Siga la pelota
Havia tempo em que o saudosismo não vinha ao cais, costa
banhada por todo presente, por todo realismo cotidiano. Eis que sou
surpreendido por uma nostalgia sem sentido, justificada apenas pela lembrança
de dias sem grandes temores. Se não havia grandes deleites, fantasmas também
não escondiam-se à espreita. Aqueles primeiros dias de 2006 vagam nas
entrelinhas da minha consciência agora, clara evidência da necessidade do suave
marasmo, da doce companhia do acaso nas caminhadas ao trabalho, no ônibus, no
caminho à faculdade. Estes são dias desleais.
As canções que me blindavam nos itinerários urbanos; o
crepúsculo boêmio no centro da cidade concomitante ao fechamento lúgubre de
cada estabelecimento comercial ao fim de mais uma jornada trabalhista; as
viagens nos transportes públicos, observando construção de vultosa ponte que
ligava o nada a lugar nenhum, bem como a aproximação de belas ninfetas efêmeras
em suas belezas e aparições. Acidentes fortuitos que permeavam momentos banais
que eu jamais poderia cogitar serem objetos de nostalgia seis anos depois. Nada
de relevante havia ali, a não ser a corrida contra o tempo para se acomodar
frente a um televisor para mais um jogo de Copa do Mundo. E como esse vazio de
propósito me preenchia de paz e exultação sem eu mesmo supor.

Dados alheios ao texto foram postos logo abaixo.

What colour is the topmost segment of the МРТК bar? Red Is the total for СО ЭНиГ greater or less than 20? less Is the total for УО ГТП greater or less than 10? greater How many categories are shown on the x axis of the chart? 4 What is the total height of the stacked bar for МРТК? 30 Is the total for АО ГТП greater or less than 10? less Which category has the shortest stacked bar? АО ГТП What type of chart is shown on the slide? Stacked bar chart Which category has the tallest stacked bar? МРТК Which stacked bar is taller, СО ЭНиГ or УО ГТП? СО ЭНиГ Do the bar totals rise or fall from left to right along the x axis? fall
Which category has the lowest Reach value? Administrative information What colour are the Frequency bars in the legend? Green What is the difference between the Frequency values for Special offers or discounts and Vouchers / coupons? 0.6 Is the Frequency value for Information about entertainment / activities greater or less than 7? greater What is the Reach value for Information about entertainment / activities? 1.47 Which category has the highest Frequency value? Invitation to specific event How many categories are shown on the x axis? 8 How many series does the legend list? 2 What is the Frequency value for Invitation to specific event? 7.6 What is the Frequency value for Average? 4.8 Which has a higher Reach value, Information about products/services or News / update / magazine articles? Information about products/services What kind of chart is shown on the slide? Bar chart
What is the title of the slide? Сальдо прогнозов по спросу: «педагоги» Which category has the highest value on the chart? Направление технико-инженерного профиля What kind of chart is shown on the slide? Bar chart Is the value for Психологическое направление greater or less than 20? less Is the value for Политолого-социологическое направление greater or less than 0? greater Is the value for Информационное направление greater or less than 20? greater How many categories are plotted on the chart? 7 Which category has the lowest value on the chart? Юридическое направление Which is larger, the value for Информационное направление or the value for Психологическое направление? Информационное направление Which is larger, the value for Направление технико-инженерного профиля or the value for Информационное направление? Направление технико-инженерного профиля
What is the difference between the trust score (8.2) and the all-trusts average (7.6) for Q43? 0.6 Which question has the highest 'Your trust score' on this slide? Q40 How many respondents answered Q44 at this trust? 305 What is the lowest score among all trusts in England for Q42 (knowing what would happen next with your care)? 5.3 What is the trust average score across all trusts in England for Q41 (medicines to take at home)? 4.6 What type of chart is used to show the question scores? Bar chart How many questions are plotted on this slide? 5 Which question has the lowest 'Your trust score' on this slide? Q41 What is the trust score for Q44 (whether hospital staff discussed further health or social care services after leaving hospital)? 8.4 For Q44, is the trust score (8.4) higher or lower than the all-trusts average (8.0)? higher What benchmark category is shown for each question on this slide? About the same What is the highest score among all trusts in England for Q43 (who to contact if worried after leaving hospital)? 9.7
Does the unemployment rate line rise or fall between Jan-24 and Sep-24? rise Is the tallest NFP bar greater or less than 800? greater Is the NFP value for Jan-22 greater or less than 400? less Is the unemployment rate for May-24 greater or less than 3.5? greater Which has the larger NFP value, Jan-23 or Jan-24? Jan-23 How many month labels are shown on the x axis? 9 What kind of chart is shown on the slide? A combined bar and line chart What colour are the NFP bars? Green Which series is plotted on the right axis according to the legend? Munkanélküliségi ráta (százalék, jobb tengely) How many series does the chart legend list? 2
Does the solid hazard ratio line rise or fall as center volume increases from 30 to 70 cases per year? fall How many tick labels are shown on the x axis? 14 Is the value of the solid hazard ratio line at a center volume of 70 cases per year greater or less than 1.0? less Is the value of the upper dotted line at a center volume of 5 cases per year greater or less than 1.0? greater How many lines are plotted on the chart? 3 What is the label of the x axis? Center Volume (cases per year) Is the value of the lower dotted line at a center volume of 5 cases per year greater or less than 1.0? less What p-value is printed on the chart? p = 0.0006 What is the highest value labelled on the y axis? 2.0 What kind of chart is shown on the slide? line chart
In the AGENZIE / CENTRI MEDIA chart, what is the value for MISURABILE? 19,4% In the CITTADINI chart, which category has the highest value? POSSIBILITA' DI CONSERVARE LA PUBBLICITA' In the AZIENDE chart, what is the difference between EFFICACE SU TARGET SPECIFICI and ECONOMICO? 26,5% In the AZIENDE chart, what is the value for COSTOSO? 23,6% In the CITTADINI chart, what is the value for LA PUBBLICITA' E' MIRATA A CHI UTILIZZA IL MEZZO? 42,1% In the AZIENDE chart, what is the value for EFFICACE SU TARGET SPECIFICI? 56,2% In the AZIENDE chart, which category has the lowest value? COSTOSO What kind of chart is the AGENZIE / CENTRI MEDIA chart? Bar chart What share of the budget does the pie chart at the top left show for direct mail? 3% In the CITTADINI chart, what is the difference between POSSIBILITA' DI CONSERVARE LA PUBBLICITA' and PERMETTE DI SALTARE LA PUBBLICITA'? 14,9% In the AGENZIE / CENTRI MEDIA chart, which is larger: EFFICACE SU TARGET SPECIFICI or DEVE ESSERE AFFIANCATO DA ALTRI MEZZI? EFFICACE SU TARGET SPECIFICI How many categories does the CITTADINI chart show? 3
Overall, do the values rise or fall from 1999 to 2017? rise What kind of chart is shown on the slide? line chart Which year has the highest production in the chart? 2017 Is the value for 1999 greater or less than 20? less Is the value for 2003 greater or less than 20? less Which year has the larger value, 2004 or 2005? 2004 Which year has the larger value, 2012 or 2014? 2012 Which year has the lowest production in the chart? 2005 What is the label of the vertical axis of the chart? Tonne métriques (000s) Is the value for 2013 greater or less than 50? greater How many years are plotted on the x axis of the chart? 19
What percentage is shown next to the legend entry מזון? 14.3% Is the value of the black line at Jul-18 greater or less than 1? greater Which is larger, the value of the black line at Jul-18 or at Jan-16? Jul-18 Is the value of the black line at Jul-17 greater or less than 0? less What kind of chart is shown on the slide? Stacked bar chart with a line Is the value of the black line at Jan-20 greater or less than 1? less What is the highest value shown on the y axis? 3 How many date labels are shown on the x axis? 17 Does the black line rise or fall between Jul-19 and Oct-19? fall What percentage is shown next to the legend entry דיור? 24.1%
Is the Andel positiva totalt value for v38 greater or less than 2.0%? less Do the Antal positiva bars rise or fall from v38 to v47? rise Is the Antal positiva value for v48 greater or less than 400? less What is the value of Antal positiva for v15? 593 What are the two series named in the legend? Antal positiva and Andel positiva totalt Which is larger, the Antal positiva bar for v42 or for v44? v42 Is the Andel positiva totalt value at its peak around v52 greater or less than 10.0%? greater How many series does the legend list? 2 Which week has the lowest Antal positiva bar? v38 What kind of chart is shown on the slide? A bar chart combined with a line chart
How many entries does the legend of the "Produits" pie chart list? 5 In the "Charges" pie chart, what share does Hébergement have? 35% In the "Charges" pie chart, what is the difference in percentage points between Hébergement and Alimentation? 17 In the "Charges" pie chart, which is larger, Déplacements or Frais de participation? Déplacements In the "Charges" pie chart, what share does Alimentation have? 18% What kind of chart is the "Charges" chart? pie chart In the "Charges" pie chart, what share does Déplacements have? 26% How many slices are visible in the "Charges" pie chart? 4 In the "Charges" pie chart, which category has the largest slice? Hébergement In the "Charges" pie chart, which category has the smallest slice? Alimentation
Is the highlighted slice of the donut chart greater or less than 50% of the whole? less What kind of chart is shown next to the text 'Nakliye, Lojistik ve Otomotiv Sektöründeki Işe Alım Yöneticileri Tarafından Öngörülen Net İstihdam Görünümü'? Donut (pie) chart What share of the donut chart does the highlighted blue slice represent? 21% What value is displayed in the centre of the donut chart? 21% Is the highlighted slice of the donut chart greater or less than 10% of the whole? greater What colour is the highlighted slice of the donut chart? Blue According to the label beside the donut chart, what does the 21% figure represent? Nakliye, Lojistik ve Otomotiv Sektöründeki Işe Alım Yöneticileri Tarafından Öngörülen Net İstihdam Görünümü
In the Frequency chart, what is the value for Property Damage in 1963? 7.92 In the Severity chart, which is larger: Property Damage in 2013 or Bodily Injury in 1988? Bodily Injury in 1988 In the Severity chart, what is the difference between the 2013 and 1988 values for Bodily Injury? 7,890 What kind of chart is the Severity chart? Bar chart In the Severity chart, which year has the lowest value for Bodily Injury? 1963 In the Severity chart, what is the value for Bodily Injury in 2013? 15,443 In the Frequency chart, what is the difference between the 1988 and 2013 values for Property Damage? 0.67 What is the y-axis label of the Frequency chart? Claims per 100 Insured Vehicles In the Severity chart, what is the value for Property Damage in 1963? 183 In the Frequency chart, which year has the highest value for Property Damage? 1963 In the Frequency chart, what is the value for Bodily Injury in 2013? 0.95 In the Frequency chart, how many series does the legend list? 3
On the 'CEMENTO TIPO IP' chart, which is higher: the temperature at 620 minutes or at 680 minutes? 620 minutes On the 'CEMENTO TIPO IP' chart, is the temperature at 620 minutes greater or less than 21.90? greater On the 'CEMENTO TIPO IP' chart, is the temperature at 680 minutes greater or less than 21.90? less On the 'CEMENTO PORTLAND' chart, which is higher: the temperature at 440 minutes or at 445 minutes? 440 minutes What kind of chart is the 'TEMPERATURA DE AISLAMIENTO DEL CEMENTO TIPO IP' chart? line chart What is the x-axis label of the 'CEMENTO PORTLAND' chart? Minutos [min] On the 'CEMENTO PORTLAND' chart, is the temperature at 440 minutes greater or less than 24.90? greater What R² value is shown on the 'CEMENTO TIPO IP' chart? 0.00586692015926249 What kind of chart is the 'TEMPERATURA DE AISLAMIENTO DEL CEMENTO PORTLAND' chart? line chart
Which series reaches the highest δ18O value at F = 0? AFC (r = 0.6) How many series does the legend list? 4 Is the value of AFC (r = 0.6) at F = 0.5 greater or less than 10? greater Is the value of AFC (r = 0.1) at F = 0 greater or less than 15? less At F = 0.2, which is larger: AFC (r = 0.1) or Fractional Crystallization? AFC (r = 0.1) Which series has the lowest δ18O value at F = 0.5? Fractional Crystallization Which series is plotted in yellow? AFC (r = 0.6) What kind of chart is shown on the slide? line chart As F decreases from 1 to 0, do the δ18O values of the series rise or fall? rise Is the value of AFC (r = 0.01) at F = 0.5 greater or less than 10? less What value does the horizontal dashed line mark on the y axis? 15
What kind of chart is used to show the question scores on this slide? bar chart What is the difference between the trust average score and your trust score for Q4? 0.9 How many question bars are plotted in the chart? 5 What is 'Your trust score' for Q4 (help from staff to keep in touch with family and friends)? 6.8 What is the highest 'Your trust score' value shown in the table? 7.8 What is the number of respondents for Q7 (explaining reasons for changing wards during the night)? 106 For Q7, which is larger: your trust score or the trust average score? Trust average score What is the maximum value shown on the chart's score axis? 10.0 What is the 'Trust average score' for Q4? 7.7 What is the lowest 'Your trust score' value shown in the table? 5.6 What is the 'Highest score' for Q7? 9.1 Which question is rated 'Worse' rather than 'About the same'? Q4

Fico feliz de ter deixado de lado a incessante nostalgia que
sempre me acompanhou desde a infância, muitas vezes nostalgia de coisas que nem
mesmo vivi. Logo, essa visita inesperada desse sentimento de alguma forma
conforta esses dias assíncronos e cinzas. Em referência à metáfora
futebolística, é como ser o meio-campo armador de um time estruturado dentro e
fora das quatro linhas, estar no auge físico e técnico, receber a bola limpa e
com espaço, mas simplesmente nada conseguir produzir por falta de criatividade,
alegria, ousadia. Assim transcorre esses dias: sem brilho, sem criatividade
oriunda da falta de pretensão daquelas manhãs e tardes lúdicas e urbanas.